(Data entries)
Start of Block
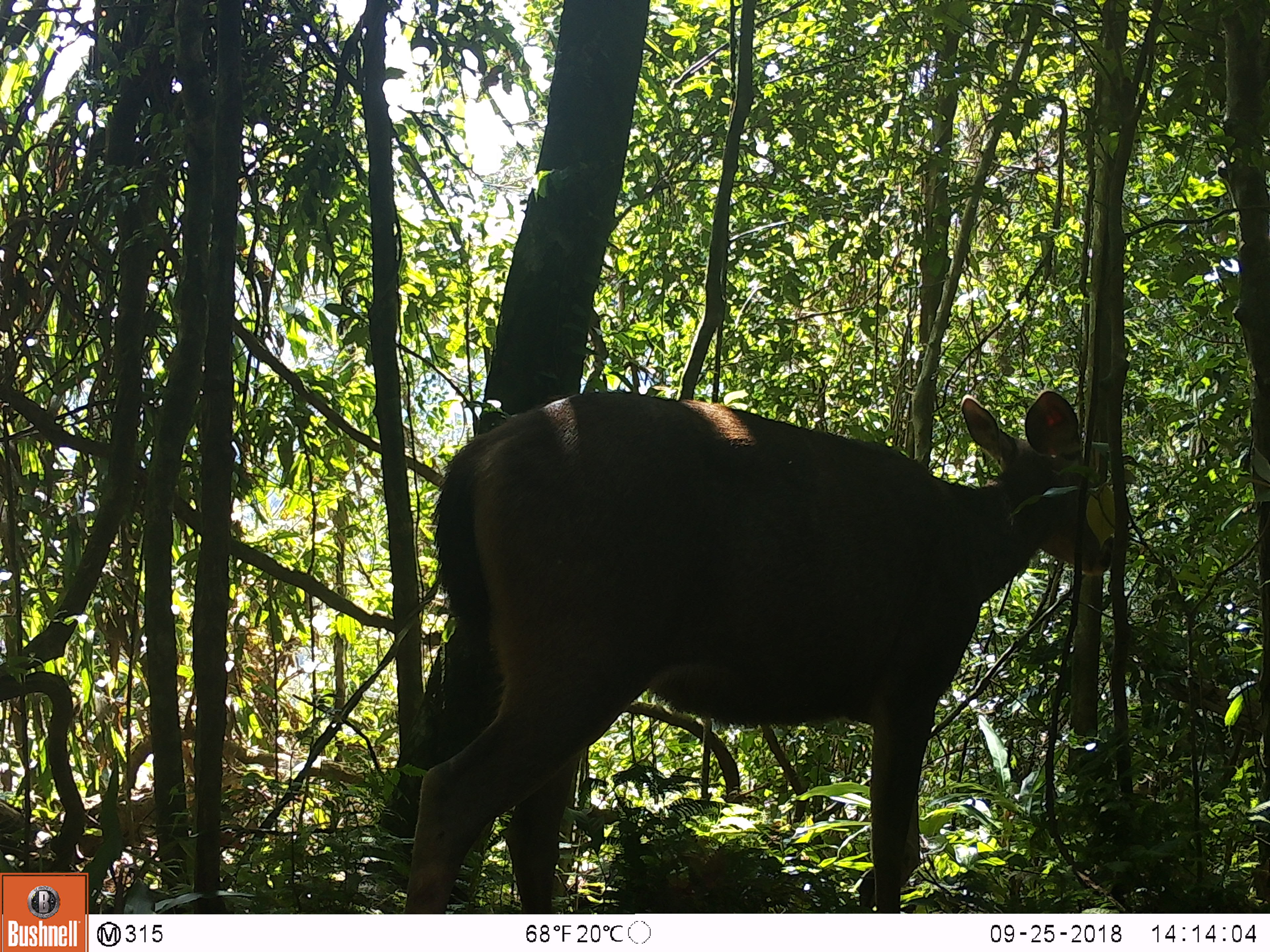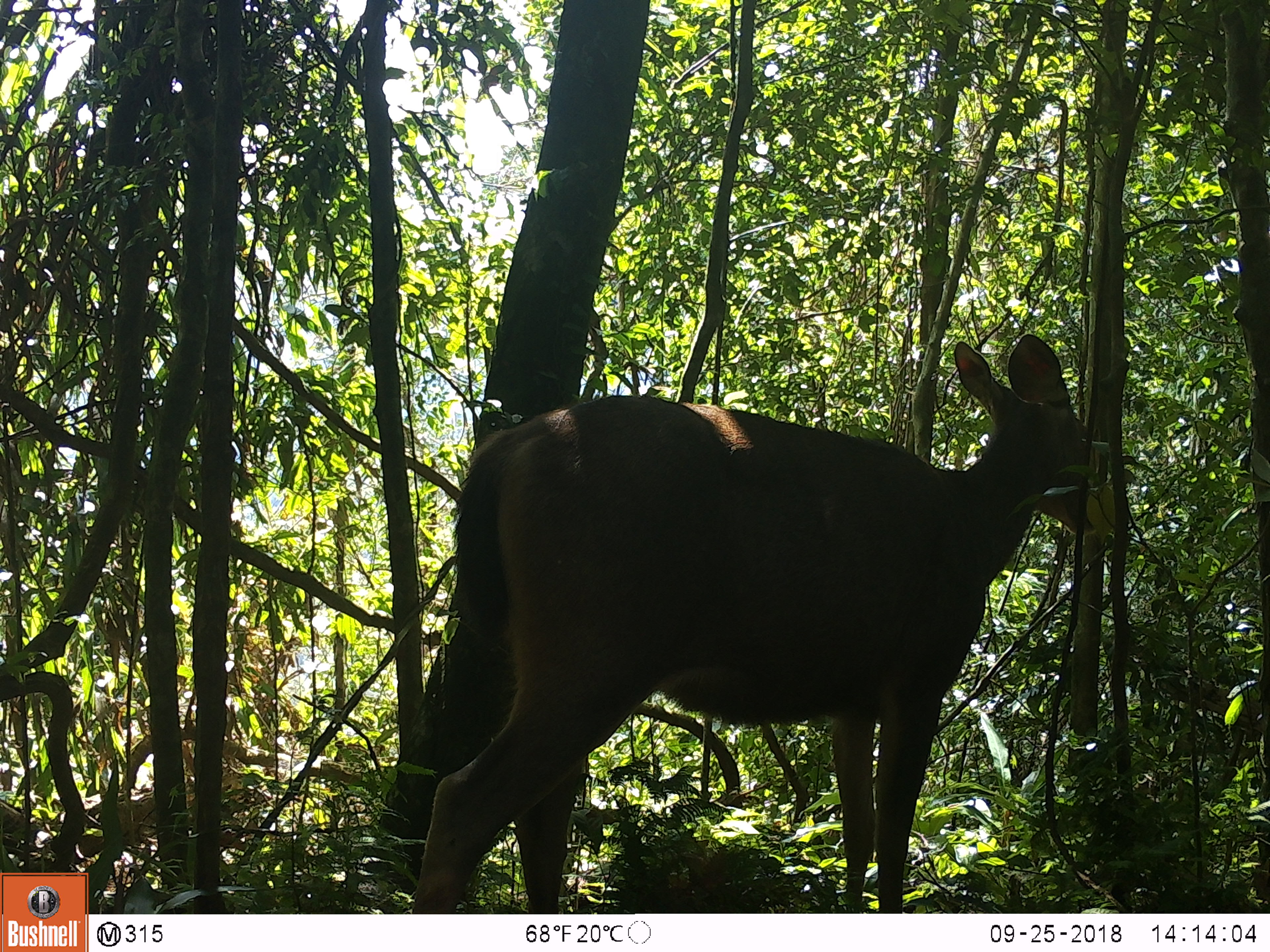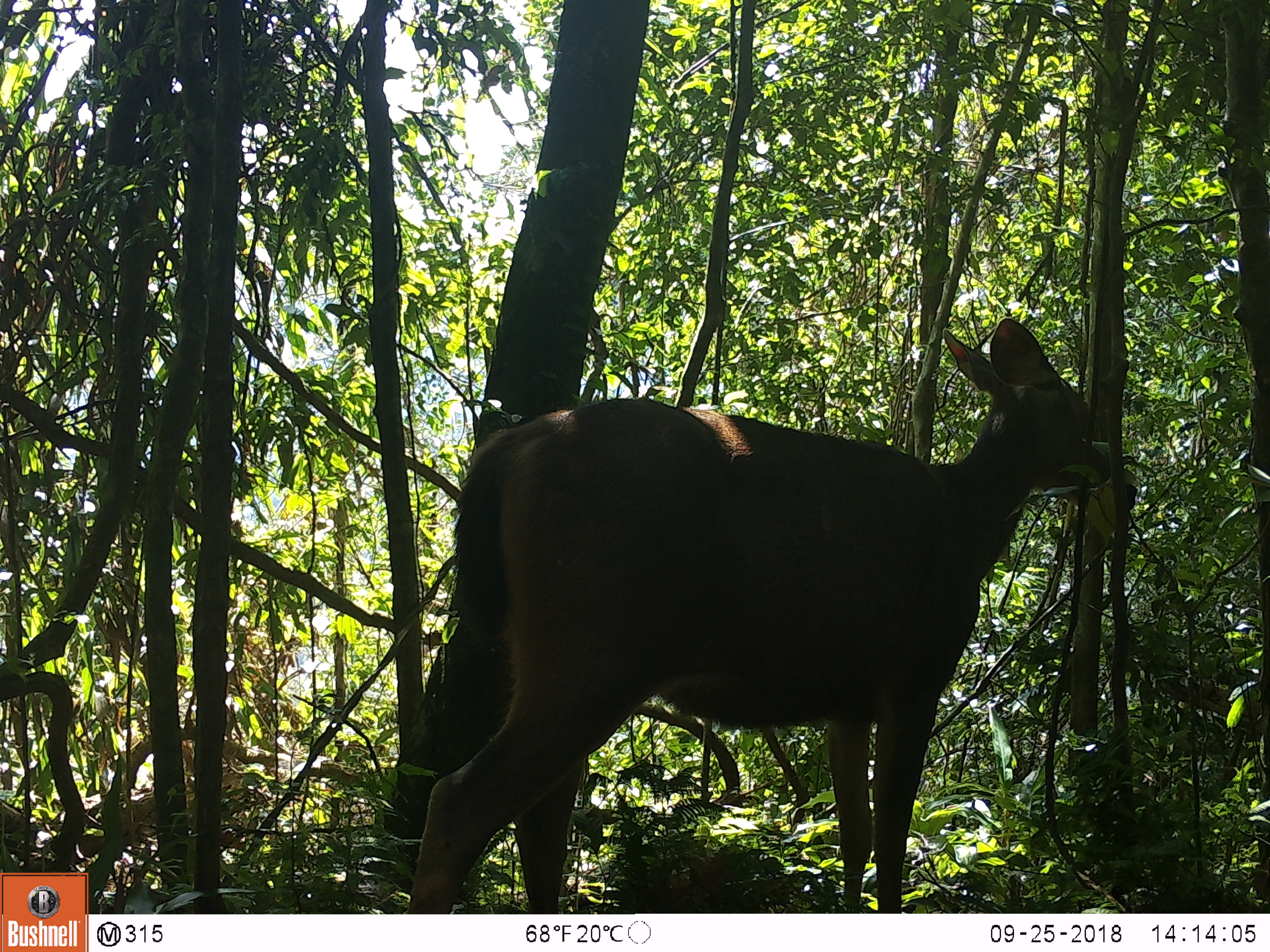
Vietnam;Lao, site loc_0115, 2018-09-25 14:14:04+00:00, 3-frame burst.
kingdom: Animalia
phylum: Chordata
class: Mammalia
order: Artiodactyla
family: Cervidae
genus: Rusa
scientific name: Rusa unicolor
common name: sambar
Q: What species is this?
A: Sambar (Rusa unicolor).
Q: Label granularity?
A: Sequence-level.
End of Block
**TASK INSTRUCTIONS:**
Your answer must be the line containing "scientific name: Rusa unicolor" and every line after it through the end of the records above, reproduced exactly and alone.

**RESPONSE:**
scientific name: Rusa unicolor
common name: sambar
Q: What species is this?
A: Sambar (Rusa unicolor).
Q: Label granularity?
A: Sequence-level.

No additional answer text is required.